Disk Util in Dashboard always shows the same value for every run

Hey there,
I’m currently running a few training loops with different datasets to find some bottlenecks.
The datasets are Cifar10 (which is hosted on the local SSD), ImageNet1k (which is hosted on a network drive) and “FakeData” (which is generated by the CPU on the fly and doesn’t use the Disk at all).
So after setting everything up i have six runs, two with each dataset.
The runtime is what I expect: 3 mins for cifar and fakeData and 8 mins for imagenet (10_000 images each)
However in the WandB dashboard all runs show up with the same value for disk utilization
image

Is there some local library missing? I already looked at the documentation and installed nvidia-ml-py3

Note that the runs are started after another and do not run at the same time.

Thanks :slight_smile:

Hi Lukas!

Thank you for writing in! Could you send me a link to your workspace where you are seeing this behavior?

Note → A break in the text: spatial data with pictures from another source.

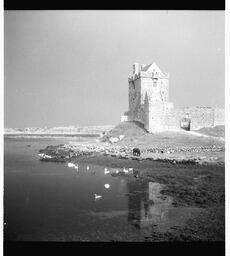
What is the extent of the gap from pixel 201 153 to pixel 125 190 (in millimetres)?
4526

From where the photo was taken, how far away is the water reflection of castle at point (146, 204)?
9.95m

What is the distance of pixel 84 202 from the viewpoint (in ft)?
37.4

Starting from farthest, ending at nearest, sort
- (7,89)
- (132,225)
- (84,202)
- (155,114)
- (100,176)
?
(155,114)
(100,176)
(7,89)
(84,202)
(132,225)

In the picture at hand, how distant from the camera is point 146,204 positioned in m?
10.9

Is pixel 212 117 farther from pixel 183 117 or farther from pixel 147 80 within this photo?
pixel 147 80

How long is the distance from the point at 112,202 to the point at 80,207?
1216mm

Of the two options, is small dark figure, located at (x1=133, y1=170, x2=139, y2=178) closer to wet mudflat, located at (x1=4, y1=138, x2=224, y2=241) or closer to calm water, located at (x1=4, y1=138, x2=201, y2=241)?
wet mudflat, located at (x1=4, y1=138, x2=224, y2=241)

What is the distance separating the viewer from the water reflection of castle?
995 cm

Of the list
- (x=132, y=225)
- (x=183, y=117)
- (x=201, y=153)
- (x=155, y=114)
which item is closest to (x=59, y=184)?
(x=132, y=225)

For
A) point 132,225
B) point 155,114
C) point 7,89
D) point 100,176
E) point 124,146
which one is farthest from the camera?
point 155,114

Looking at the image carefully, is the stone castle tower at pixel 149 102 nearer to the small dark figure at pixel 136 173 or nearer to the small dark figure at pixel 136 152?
the small dark figure at pixel 136 152

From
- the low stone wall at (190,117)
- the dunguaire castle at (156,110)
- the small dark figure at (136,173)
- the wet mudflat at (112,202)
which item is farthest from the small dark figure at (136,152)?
the low stone wall at (190,117)

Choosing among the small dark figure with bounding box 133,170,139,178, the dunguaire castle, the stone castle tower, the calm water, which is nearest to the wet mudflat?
the calm water

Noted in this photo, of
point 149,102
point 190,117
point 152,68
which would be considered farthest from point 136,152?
point 190,117
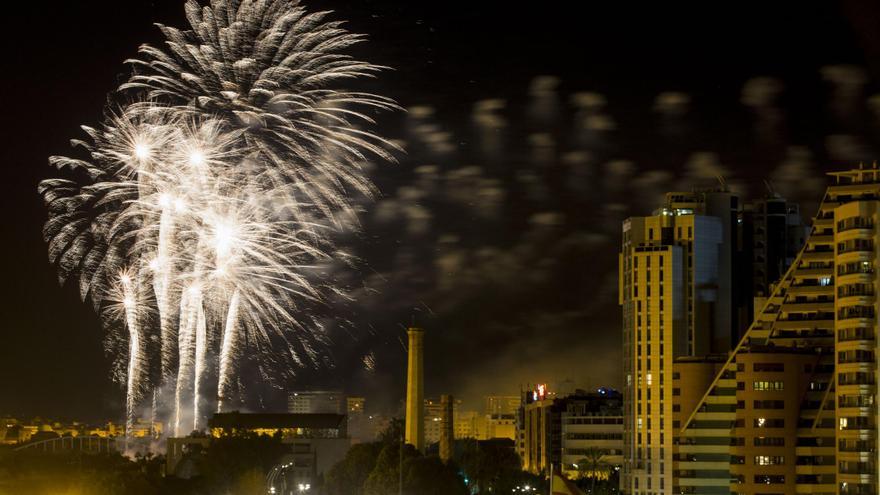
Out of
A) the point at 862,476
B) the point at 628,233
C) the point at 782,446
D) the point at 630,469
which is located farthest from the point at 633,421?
the point at 862,476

Are you also seeing this across multiple projects that are ran on your hardware?

Warmly,
Artsiom

Hi Lukas,

We wanted to follow up with you regarding your support request as we have not heard back from you. Please let us know if we can be of further assistance or if your issue has been resolved.

Best,
Weights & Biases

Hey, thanks for your answer!
Yeah, I’m essentially seeing this for every run I do. One example workspace would be this.
As I’m starting the runs using the SLURM job management system, the jobs are executed on different nodes each time. Generally, they all have a SSD to put the results on, and the SSD is cleared after every run. No matter for how long I train or what dataset I use, it’s always some constant value between 60 and 70%.
Do you know by any chance what WandB uses to access the disk utilization so i can find out if it is properly installed on the compute nodes?

Wandb uses psutil library for tracking disk utilization and after looking a bit deeper into it, the behavior does look strange. I think what’s happening here is that instead of having disk utilization over time, the final chart product in the UI shows a single line, which represents a single number that is the average % of disk utilization.

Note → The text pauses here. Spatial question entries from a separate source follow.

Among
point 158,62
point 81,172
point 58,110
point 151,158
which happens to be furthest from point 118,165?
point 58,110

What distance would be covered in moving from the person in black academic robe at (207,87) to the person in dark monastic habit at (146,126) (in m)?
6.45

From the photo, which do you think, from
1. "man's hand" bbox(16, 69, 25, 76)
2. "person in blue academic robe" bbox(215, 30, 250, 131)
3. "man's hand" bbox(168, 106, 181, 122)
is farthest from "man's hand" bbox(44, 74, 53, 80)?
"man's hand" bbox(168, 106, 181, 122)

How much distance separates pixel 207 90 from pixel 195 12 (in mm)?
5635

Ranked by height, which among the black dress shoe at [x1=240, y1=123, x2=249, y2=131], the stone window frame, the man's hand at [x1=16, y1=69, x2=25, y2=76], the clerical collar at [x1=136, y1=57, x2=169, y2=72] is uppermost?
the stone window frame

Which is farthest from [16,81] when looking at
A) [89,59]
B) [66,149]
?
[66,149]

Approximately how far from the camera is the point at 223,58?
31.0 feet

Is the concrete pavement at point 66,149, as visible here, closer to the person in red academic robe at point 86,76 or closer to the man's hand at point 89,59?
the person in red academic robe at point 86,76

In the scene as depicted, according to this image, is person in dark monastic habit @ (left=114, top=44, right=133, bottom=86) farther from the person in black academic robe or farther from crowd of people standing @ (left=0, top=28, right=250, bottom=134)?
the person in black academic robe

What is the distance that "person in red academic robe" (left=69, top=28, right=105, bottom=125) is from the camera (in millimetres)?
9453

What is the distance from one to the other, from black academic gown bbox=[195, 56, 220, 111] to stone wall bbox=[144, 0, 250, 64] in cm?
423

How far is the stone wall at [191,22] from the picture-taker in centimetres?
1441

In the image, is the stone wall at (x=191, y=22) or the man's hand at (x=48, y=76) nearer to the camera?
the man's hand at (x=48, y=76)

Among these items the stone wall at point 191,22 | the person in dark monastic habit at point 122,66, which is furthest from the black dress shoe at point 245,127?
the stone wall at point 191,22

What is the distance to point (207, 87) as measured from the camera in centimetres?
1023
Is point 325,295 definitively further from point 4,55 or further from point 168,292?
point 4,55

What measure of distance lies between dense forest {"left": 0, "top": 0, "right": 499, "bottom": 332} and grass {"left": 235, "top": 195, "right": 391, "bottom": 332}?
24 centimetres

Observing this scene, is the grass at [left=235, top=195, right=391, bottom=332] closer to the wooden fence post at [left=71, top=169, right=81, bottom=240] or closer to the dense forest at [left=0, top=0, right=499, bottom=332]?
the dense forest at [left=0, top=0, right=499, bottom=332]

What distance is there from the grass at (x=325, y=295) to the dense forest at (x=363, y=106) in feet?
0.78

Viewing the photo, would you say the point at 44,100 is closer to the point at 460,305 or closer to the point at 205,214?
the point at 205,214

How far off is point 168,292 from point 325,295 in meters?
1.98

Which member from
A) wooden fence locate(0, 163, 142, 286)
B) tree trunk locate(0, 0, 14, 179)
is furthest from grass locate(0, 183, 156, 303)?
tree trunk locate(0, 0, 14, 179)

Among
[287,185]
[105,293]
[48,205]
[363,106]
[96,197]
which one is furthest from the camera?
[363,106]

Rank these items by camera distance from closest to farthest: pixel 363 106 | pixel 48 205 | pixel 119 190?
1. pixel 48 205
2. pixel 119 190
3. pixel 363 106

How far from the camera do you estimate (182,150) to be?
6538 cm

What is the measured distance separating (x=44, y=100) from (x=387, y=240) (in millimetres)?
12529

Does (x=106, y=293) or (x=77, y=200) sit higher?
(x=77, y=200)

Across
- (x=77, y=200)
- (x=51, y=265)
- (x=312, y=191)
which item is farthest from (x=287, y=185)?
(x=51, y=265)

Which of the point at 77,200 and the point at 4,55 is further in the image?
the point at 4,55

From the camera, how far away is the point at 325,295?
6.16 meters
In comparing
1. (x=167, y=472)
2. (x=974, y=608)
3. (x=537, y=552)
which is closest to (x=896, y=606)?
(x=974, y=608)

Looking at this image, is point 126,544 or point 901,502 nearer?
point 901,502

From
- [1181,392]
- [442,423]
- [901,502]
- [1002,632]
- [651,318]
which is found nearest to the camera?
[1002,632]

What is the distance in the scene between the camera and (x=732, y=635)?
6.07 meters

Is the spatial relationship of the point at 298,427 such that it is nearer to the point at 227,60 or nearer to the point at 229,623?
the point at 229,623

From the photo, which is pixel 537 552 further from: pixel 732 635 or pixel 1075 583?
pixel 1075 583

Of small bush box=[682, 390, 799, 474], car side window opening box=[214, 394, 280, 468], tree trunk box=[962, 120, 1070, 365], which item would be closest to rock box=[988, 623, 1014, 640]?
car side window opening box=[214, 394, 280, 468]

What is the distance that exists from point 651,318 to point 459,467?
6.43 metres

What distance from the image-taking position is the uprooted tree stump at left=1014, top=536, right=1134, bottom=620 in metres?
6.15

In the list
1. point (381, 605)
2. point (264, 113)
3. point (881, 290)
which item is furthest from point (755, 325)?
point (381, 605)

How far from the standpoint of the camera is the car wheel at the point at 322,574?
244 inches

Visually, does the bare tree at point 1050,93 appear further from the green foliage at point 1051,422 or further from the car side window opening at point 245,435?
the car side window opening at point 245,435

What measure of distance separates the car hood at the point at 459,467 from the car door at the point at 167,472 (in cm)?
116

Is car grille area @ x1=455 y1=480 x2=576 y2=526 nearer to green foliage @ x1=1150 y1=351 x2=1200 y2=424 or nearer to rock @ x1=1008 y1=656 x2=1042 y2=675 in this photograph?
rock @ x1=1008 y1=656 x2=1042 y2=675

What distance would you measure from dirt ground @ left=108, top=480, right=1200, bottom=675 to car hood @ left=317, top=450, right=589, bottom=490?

Thank you for bringing this up we will look deeper into this, because this does seem like a potential bug. This straight line shows up on pretty much every single project in the UI.

I just checked again, psutil is in fact installed via pypi.
After playing around with it, I found out psutil.disk_usage returns the used up space on the disk.
Maybe there was a misunderstanding on my part as i thought the WandB metric was supposed to return the I/O activity of the disk, not the used up space.
Should i write a bug report? :slight_smile:

I don’t think you are misunderstanding it at all. It does sound like it should be the I/O activity and not the disk_usage. I will definitely create an internal ticket on my side and report it to our engineering team. Thank you for checking

1 Like

This topic was automatically closed 60 days after the last reply. New replies are no longer allowed.